Here I sit, speechless … or would that be textless? My mind is blank. Or rather, not blank, but stuffed so full, I can’t sort out a thought without pulling a dozen more with it. I think I’m going to just settle for one of those stream-of-consciousness posts that Judy and Tricia tried, but I’ll be a rebel and not time mine. Warning: this could go on for days.

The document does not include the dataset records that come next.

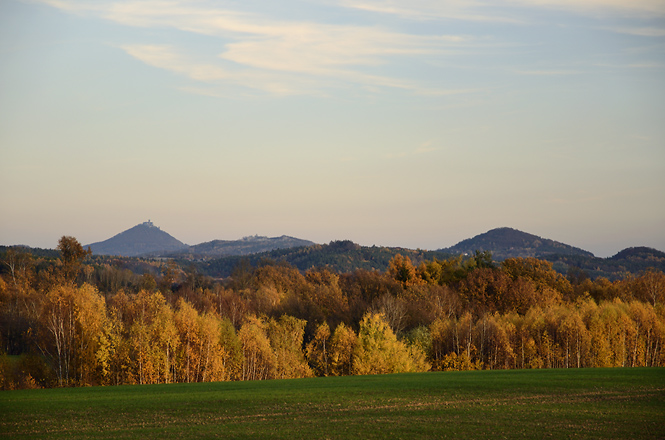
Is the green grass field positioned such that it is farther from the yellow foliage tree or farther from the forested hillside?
the yellow foliage tree

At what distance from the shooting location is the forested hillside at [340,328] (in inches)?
2635

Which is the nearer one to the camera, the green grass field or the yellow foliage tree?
the green grass field

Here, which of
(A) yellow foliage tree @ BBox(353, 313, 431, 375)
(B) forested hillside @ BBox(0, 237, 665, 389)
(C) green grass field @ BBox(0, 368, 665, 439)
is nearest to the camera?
(C) green grass field @ BBox(0, 368, 665, 439)

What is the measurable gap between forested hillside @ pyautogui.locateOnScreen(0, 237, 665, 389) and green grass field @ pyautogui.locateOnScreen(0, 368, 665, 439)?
1678 centimetres

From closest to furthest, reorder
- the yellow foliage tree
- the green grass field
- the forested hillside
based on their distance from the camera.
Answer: the green grass field, the forested hillside, the yellow foliage tree

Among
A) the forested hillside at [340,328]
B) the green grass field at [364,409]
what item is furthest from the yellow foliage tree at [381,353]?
the green grass field at [364,409]

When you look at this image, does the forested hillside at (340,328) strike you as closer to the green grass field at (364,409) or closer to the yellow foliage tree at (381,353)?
the yellow foliage tree at (381,353)

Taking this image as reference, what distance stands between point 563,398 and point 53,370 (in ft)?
172

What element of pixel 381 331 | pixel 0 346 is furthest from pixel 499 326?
pixel 0 346

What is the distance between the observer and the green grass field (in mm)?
29016

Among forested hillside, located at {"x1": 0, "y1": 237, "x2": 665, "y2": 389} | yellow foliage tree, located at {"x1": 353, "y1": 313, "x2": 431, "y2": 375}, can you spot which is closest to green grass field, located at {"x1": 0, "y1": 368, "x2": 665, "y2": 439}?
forested hillside, located at {"x1": 0, "y1": 237, "x2": 665, "y2": 389}

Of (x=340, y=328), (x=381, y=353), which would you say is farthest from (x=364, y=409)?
(x=340, y=328)

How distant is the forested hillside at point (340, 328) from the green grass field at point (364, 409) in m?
16.8

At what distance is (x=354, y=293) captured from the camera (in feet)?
383
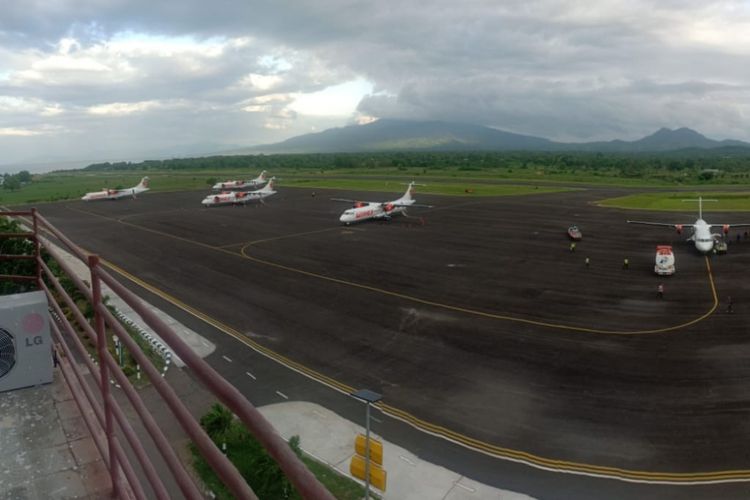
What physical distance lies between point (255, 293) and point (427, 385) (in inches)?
710

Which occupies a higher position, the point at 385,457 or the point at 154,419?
the point at 154,419

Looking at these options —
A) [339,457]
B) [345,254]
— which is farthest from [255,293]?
[339,457]

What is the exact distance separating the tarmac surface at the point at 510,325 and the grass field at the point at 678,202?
20766mm

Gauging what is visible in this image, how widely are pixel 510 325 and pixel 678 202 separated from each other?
6558 centimetres

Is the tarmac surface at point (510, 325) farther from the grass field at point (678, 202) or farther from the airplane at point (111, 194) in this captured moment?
the airplane at point (111, 194)

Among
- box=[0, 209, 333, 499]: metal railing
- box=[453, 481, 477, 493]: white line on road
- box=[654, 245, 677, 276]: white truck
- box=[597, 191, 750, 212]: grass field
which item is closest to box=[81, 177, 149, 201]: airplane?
box=[597, 191, 750, 212]: grass field

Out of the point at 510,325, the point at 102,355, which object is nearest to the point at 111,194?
the point at 510,325

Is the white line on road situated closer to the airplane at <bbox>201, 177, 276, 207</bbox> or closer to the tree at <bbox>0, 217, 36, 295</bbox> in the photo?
the tree at <bbox>0, 217, 36, 295</bbox>

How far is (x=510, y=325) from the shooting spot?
30.0m

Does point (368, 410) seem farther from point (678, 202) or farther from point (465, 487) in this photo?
point (678, 202)

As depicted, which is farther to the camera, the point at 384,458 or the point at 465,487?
the point at 384,458

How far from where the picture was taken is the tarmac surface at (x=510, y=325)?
19.2 metres

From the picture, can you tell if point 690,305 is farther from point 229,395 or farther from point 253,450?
point 229,395

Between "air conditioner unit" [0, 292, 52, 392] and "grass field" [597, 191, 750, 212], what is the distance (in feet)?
269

As I write this, the Super Bowl is on TV and my husband is watching it, but I’m not. Does that make me un-American? I got into watching Australian football once, and rugby another time, but except when one of my family members played, I’ve never watched football. I don’t like that you can’t see the players’ faces. It’s too impersonal. And even though one of these teams is from my home town, I couldn’t care less who wins. (Kasie would be proud that I didn’t say I could care less. :-)) So, until I started writing this, I was reading my first novel by Abigail Thomas and I think she’s going to be one of my favorite “new” authors. The book I have now is “An Actual Life” and is written in such a pure and true character voice that I’m just amazed. I thank Cynthia for introducing me to her with this interview.  I think a lot about character voice because I tried writing my novel in three different voices. Whether it worked or not is yet to be seen. Boy, Pizza Hut bought a boatload of ad time on the Super Bowl. I’m low-carbing, trying to take off the weight I gained writing the aforementioned novel, so pizza for me would just be the toppings. I’m weaning myself off Coke by drinking Coke Zero. I hate diet drinks, which means I’ll end up dropping soda altogether. Eating healthy is not necessarily fun. And at my age, fun is paramount, so dieting is torture.Torture is something I cannot abide to see, hear, or read about. I think this stems from a past life experience—I hope as the tortured, not as the torturer, but then, if I’ve learned anything from Lost it’s that we’re all capable of being the torturer. And speaking of … who is Sayid now, anyway? If you have no idea what that means, you’re not a Lost fan and I feel sorry for you. You do watch Mad Men, at least, right? All writers should.

Okay, that’s enough of my mind puke. Oh, that reminds me; I caught a few minutes of Dirty Jobs yesterday and watched snakes being “puked.” A biology researcher’s life is … um … interesting. And that’s it, I’m gone. Go on back to your lives now.